DO OUTRO LADO DA CALÇADA

Mas a história de Reinaldo não é a única que preenche as calçadas maceioenses. Para o sapateiro Val dos Santos, a calçada voltou a ser o seu ambiente de trabalho há menos de um mês, depois que o proprietário do pequeno ponto em que trabalhava pediu o imóvel. O espaço era alugado por Arnaldo Santos, irmão de Val que também é sapateiro. A trajetória dos irmãos começou muito antes, na Praça dos Palmares, há 30 anos. O primeiro a chegar no local foi Val, cerca de 8 anos antes de Arnaldo que, à época, morava em Aracaju e já era sapateiro.

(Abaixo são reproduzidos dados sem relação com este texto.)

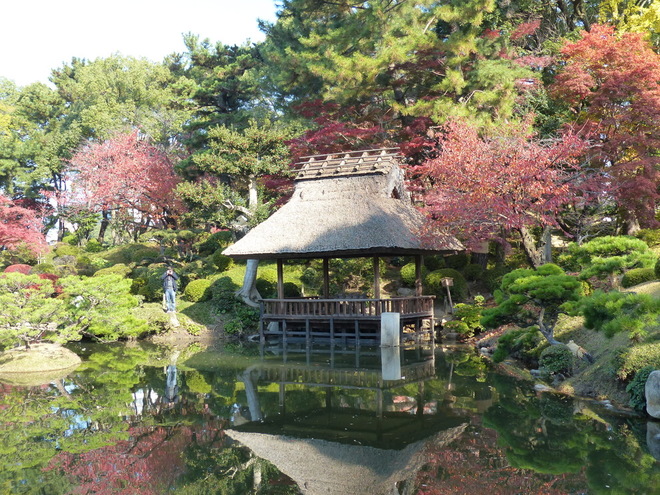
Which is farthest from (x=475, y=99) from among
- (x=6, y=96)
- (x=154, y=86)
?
(x=6, y=96)

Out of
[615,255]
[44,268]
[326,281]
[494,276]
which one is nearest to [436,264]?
[494,276]

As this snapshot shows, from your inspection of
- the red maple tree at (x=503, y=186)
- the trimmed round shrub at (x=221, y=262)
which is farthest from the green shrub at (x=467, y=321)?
the trimmed round shrub at (x=221, y=262)

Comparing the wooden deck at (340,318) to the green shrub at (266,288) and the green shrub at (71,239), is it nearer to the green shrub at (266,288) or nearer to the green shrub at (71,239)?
the green shrub at (266,288)

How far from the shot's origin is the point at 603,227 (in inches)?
884

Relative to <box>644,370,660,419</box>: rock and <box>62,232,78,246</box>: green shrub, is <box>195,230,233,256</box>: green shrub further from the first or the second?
<box>644,370,660,419</box>: rock

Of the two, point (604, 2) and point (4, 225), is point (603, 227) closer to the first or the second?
point (604, 2)

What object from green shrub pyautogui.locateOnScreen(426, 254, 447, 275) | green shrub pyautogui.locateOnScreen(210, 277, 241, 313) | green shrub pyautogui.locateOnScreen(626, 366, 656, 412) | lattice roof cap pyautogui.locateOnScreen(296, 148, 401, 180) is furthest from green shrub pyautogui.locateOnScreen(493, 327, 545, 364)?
green shrub pyautogui.locateOnScreen(210, 277, 241, 313)

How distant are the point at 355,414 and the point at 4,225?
79.4 feet

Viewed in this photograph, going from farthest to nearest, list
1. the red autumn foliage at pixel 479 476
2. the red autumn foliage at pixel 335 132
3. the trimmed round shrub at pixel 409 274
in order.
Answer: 1. the red autumn foliage at pixel 335 132
2. the trimmed round shrub at pixel 409 274
3. the red autumn foliage at pixel 479 476

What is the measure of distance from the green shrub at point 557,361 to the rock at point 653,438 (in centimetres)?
312

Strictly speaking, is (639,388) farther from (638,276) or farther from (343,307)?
(343,307)

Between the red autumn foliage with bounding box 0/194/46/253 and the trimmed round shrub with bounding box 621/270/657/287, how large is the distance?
26.0 meters

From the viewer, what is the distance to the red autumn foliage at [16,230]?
27.7 m

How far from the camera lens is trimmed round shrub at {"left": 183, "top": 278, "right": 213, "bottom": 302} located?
75.6 feet
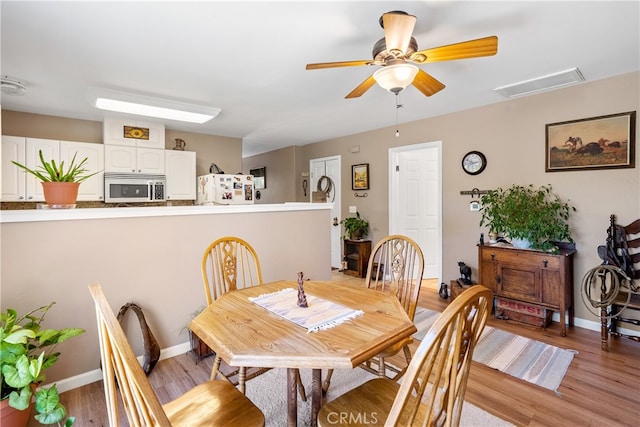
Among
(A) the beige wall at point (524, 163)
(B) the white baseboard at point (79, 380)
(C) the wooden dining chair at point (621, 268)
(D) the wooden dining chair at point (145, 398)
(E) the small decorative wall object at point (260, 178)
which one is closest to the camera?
(D) the wooden dining chair at point (145, 398)

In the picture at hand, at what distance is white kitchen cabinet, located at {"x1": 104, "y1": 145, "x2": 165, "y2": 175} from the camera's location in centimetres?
389

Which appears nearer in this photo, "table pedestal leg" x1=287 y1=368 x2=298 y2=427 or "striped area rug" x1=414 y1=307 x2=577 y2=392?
"table pedestal leg" x1=287 y1=368 x2=298 y2=427

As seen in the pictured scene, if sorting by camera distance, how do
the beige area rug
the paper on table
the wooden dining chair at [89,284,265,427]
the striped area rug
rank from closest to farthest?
the wooden dining chair at [89,284,265,427], the paper on table, the beige area rug, the striped area rug

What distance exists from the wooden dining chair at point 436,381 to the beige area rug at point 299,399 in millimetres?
686

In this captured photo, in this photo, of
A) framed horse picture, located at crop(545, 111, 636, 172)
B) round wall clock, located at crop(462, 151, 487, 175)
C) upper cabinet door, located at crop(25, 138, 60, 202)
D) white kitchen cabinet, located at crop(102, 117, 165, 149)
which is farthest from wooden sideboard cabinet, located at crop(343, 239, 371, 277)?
upper cabinet door, located at crop(25, 138, 60, 202)

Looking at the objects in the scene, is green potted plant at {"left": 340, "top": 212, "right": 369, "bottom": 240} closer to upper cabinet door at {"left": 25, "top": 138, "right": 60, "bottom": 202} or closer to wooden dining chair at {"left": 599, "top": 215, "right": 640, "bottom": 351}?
wooden dining chair at {"left": 599, "top": 215, "right": 640, "bottom": 351}

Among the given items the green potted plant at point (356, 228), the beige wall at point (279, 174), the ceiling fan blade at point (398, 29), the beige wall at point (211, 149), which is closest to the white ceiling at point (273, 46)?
the ceiling fan blade at point (398, 29)

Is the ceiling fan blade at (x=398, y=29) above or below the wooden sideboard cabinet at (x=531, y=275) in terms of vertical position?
above

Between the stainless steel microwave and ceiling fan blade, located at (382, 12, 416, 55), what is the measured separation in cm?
361

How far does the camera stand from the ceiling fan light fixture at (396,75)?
5.79ft

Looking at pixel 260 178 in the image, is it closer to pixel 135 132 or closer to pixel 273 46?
pixel 135 132

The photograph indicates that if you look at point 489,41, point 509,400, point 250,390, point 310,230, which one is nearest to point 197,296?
point 250,390

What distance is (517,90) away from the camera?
3.02m

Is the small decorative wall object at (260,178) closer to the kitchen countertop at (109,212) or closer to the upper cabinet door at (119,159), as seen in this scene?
the upper cabinet door at (119,159)
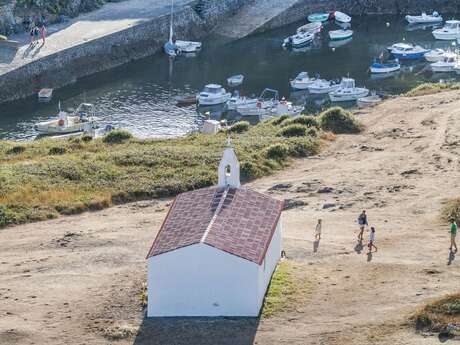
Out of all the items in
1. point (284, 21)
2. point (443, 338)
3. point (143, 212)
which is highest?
point (443, 338)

Depois que o irmão voltou para o solo alagoano, os dois passaram mais 16 anos entre as calçadas da Praça dos Palmares e da Rua das Árvores, até a data em que resolveram alugar um imóvel em 2014. Apesar dos irmãos não terem planos de sair do imóvel alugado, o aumento da mensalidade proposto pelo proprietário e a queda na movimentação da clientela, por conta das restrições da pandemia, estavam dificultando a permanência no espaço. “A saída do local se deu de fato quando o dono do ponto decidiu fazer uma reforma no local para poder aumentar o aluguel”, relata Arnaldo. A calçada da Rua das Árvores voltou a ser ocupada pelos irmãos que, mesmo diante das incertezas, não desanimam. “O importante é não parar, ninguém vive sem trabalhar”, finaliza Arnaldo.